彼女が動くたび、ひょこひょこと揺れるツインテールが可愛くて、頬がゆるんでしまう。
「さようなら。また明日ね」
僕もみずほちゃんにさようならをして、お母さんと一緒に門から出て行く小さな背中を見送った。
僕は立花 歩 。24歳。すみれ保育園に勤めている。
ここでは最年少の保育士だ。
ここで働く人たちはみんな良い人たちばかりで、とても過ごしやすい。……んだけど、それだけといえばそれだけ。

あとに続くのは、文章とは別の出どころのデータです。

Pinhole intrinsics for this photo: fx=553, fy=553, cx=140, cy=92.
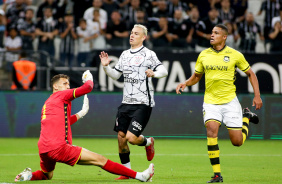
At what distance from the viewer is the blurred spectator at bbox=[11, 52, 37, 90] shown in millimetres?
15865

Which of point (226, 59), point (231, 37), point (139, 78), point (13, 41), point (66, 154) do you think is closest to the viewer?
point (66, 154)

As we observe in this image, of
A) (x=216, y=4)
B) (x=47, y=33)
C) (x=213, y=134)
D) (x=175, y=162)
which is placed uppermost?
(x=216, y=4)

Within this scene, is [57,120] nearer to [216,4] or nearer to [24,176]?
[24,176]

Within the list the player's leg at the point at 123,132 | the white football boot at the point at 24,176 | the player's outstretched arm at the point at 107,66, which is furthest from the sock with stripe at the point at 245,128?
the white football boot at the point at 24,176

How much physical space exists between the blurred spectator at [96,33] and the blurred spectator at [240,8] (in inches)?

年収は300万そこそこだし、周りは主婦の女性ばかり。
疎外感を感じる時もあったりするわけで……。
だったらなぜ保育士という職業を選んだのかというと、理由は簡単。子供が好きだから。
なんだけど……最近、その理由だけではなくなっている。
あろうことか、僕は自分が受け持っている子供さん、ひまちゃんの親御さんに恋心を抱いてしまったんだ。
その人の名前は伊阪 荘真 。
――そう。好きな人は僕と同性。
もちろん、僕はノンケ。
これまで同性に恋心を抱いた事なんてない。
だから、この感情を理解した時、僕自身、驚きを隠せなかった。
実際、荘真さんを初めて見た時だって何とも思わなかった。
――訂正。
何も思わなかったわけじゃない。